--- start of Dataset extract ---
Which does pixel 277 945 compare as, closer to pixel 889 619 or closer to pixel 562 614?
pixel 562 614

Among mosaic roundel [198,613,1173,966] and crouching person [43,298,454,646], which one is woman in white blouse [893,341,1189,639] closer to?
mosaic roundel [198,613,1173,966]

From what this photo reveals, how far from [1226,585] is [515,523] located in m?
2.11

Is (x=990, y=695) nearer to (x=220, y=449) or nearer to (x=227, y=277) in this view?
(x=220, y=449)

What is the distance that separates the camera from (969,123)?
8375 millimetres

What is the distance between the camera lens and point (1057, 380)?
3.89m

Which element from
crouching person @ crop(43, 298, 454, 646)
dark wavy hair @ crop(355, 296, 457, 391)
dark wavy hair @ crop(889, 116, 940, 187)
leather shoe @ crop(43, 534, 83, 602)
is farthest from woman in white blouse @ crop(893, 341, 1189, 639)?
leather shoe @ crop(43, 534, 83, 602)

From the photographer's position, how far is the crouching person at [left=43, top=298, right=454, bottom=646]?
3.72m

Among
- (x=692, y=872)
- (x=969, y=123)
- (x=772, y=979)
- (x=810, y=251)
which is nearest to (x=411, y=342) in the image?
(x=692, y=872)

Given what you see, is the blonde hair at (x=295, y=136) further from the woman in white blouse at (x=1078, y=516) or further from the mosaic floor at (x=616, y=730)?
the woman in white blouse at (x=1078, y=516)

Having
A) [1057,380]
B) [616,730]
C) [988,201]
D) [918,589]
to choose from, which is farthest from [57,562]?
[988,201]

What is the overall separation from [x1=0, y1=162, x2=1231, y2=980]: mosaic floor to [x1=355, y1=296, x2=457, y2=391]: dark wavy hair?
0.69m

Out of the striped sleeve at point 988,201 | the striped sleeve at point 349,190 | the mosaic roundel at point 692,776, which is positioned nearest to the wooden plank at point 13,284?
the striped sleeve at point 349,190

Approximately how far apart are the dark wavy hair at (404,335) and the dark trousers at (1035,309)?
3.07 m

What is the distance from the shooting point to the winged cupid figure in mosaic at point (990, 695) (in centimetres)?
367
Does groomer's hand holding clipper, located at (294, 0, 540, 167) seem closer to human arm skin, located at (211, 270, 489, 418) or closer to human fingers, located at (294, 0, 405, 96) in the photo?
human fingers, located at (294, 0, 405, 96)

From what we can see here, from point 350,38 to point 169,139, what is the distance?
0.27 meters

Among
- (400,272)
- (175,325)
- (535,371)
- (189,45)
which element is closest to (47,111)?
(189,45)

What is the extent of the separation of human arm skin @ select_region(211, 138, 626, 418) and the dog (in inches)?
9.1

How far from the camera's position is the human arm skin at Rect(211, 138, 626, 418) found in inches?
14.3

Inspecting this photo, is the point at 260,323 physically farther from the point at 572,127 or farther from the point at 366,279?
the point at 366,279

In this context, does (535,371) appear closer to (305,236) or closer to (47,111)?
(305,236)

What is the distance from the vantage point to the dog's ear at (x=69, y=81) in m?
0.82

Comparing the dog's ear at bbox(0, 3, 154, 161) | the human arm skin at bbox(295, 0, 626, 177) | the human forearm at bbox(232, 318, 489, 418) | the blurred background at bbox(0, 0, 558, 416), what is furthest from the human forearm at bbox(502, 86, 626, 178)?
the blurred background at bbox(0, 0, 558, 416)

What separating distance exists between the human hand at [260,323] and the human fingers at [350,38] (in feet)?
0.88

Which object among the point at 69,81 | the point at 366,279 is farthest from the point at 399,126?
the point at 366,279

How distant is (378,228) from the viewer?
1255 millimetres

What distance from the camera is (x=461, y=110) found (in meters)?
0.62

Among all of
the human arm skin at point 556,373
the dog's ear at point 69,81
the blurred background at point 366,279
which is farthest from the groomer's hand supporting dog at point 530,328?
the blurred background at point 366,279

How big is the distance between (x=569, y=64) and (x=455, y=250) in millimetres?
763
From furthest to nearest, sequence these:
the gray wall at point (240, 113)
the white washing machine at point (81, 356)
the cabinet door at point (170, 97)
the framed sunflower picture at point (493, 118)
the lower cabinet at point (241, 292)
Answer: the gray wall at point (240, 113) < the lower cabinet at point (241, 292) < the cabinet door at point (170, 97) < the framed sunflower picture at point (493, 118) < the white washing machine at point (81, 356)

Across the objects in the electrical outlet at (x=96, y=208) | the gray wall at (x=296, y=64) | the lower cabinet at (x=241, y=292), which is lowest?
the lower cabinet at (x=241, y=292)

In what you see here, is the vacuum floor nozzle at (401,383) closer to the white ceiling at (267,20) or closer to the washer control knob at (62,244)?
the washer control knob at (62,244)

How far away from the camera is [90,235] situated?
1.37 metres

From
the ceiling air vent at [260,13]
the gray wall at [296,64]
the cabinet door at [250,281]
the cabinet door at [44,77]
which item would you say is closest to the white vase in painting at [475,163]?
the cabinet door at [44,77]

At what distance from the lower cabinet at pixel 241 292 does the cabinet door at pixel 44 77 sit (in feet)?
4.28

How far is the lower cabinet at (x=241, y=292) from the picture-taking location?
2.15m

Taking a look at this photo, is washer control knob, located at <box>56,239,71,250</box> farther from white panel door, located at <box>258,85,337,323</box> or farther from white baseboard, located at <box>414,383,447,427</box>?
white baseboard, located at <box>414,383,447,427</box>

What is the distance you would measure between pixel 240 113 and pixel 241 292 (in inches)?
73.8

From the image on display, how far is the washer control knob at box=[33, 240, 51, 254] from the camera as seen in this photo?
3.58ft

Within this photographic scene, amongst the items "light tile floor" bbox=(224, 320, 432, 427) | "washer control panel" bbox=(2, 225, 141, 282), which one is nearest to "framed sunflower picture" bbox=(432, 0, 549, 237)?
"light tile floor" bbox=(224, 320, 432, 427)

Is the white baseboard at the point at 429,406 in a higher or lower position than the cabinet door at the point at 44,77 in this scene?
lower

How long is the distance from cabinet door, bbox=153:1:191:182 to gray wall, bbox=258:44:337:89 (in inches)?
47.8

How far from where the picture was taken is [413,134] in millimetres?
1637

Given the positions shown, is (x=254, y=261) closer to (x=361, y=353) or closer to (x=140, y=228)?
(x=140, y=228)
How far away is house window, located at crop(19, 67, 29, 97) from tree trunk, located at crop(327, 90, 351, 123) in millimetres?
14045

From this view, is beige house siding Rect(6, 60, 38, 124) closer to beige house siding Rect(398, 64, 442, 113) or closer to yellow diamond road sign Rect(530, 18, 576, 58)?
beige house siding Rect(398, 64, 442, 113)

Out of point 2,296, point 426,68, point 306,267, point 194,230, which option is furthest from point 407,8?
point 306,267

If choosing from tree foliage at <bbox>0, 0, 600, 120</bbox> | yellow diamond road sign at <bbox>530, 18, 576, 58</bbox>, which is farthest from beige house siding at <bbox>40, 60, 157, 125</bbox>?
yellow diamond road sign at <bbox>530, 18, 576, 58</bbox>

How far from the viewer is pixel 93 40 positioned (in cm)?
--- end of Dataset extract ---
Output all of the data again, exactly.

Which does pixel 277 945 compare as, closer to pixel 889 619 or closer to pixel 562 614?
pixel 562 614

Among mosaic roundel [198,613,1173,966] and crouching person [43,298,454,646], which one is woman in white blouse [893,341,1189,639] closer to?
mosaic roundel [198,613,1173,966]

From what this photo reveals, how far from [1226,585] is [515,523] located in m?
2.11

Is (x=990, y=695) nearer to (x=220, y=449) or nearer to (x=227, y=277) in this view?
(x=220, y=449)

What is the distance that separates the camera from (969,123)?
8375 millimetres

What is the distance between the camera lens and point (1057, 380)?
3.89m

Which element from
crouching person @ crop(43, 298, 454, 646)
dark wavy hair @ crop(355, 296, 457, 391)
dark wavy hair @ crop(889, 116, 940, 187)
leather shoe @ crop(43, 534, 83, 602)
is farthest from woman in white blouse @ crop(893, 341, 1189, 639)?
leather shoe @ crop(43, 534, 83, 602)

From the photographer's position, how far is the crouching person at [left=43, top=298, right=454, bottom=646]?
3.72m

Among
- (x=692, y=872)
- (x=969, y=123)
- (x=772, y=979)
- (x=810, y=251)
which is nearest to (x=411, y=342) in the image?
(x=692, y=872)

Given what you see, is the blonde hair at (x=295, y=136) further from the woman in white blouse at (x=1078, y=516) or further from the mosaic floor at (x=616, y=730)?
the woman in white blouse at (x=1078, y=516)

Having
A) [1057,380]
B) [616,730]
C) [988,201]
D) [918,589]
to choose from, which is farthest from [57,562]?
[988,201]

What is the overall separation from [x1=0, y1=162, x2=1231, y2=980]: mosaic floor to [x1=355, y1=296, x2=457, y2=391]: dark wavy hair?
0.69m

Out of the striped sleeve at point 988,201 | the striped sleeve at point 349,190 | the mosaic roundel at point 692,776, which is positioned nearest to the wooden plank at point 13,284?
the striped sleeve at point 349,190

Approximately how far apart are the dark wavy hair at (404,335) and the dark trousers at (1035,309)?
3.07 m

What is the distance from the shooting point to the winged cupid figure in mosaic at point (990, 695) (in centimetres)?
367
Does groomer's hand holding clipper, located at (294, 0, 540, 167) seem closer to human arm skin, located at (211, 270, 489, 418) or closer to human fingers, located at (294, 0, 405, 96) in the photo?
human fingers, located at (294, 0, 405, 96)

From what we can see here, from point 350,38 to point 169,139, what is the distance?
0.27 meters

Among
- (400,272)
- (175,325)
- (535,371)
- (189,45)
which element is closest to (47,111)?
(189,45)

What is the extent of the separation of human arm skin @ select_region(211, 138, 626, 418) and the dog (in inches)?
9.1

How far from the camera's position is the human arm skin at Rect(211, 138, 626, 418) found in inches?
14.3

Inspecting this photo, is the point at 260,323 physically farther from the point at 572,127 or farther from the point at 366,279?
the point at 366,279

In this context, does (535,371) appear closer to (305,236) or closer to (47,111)?
(305,236)

What is the distance from the vantage point to the dog's ear at (x=69, y=81) in m?
0.82

Comparing the dog's ear at bbox(0, 3, 154, 161) | the human arm skin at bbox(295, 0, 626, 177) | the human forearm at bbox(232, 318, 489, 418) | the blurred background at bbox(0, 0, 558, 416), what is furthest from the human forearm at bbox(502, 86, 626, 178)?
the blurred background at bbox(0, 0, 558, 416)

What separating distance exists between the human hand at [260,323] and the human fingers at [350,38] (in feet)?
0.88

Which object among the point at 69,81 | the point at 366,279 is farthest from the point at 399,126?
the point at 366,279

How distant is (378,228) from the viewer?
1255 millimetres

What distance from the camera is (x=461, y=110) found (in meters)?
0.62

Among all of
the human arm skin at point 556,373
the dog's ear at point 69,81
the blurred background at point 366,279
which is farthest from the groomer's hand supporting dog at point 530,328?
the blurred background at point 366,279

How big is the distance between (x=569, y=64) and (x=455, y=250) in millimetres?
763
From furthest to nearest, sequence these:
the gray wall at point (240, 113)
the white washing machine at point (81, 356)
the cabinet door at point (170, 97)
the framed sunflower picture at point (493, 118)
the lower cabinet at point (241, 292)
Answer: the gray wall at point (240, 113) < the lower cabinet at point (241, 292) < the cabinet door at point (170, 97) < the framed sunflower picture at point (493, 118) < the white washing machine at point (81, 356)

Across the objects in the electrical outlet at (x=96, y=208) | the gray wall at (x=296, y=64) | the lower cabinet at (x=241, y=292), which is lowest?
the lower cabinet at (x=241, y=292)

In what you see here, is the vacuum floor nozzle at (401,383) closer to the white ceiling at (267,20) or closer to the washer control knob at (62,244)?
the washer control knob at (62,244)

How far away from the camera is [90,235] situated?
1.37 metres

From
the ceiling air vent at [260,13]
the gray wall at [296,64]
the cabinet door at [250,281]
the cabinet door at [44,77]
which item would you say is closest to the white vase in painting at [475,163]?
the cabinet door at [44,77]

At what distance from the lower cabinet at pixel 241 292 does the cabinet door at pixel 44 77 sit (in feet)?
4.28

How far is the lower cabinet at (x=241, y=292) from the picture-taking location?
2.15m

Taking a look at this photo, is washer control knob, located at <box>56,239,71,250</box> farther from white panel door, located at <box>258,85,337,323</box> or farther from white baseboard, located at <box>414,383,447,427</box>?
white baseboard, located at <box>414,383,447,427</box>

What is the distance you would measure between pixel 240 113 and pixel 241 292 (in inches)?
73.8

From the image on display, how far is the washer control knob at box=[33, 240, 51, 254] from the camera as seen in this photo?
3.58ft

Within this photographic scene, amongst the items "light tile floor" bbox=(224, 320, 432, 427) | "washer control panel" bbox=(2, 225, 141, 282), which one is nearest to "framed sunflower picture" bbox=(432, 0, 549, 237)?
"light tile floor" bbox=(224, 320, 432, 427)

Is the white baseboard at the point at 429,406 in a higher or lower position than the cabinet door at the point at 44,77 in this scene?
lower

How long is the distance from cabinet door, bbox=153:1:191:182 to gray wall, bbox=258:44:337:89 (in inches)?
47.8

How far from where the picture was taken is [413,134] in millimetres?
1637

Given the positions shown, is (x=254, y=261) closer to (x=361, y=353) or closer to (x=140, y=228)?
(x=140, y=228)
How far away is house window, located at crop(19, 67, 29, 97) from tree trunk, located at crop(327, 90, 351, 123) in millimetres?
14045

From this view, is beige house siding Rect(6, 60, 38, 124) closer to beige house siding Rect(398, 64, 442, 113) or closer to yellow diamond road sign Rect(530, 18, 576, 58)?
beige house siding Rect(398, 64, 442, 113)

Out of point 2,296, point 426,68, point 306,267, point 194,230, which option is furthest from point 407,8?
point 306,267

If choosing from tree foliage at <bbox>0, 0, 600, 120</bbox> | yellow diamond road sign at <bbox>530, 18, 576, 58</bbox>, which is farthest from beige house siding at <bbox>40, 60, 157, 125</bbox>?
yellow diamond road sign at <bbox>530, 18, 576, 58</bbox>

How far from the viewer is pixel 93 40 positioned (in cm)?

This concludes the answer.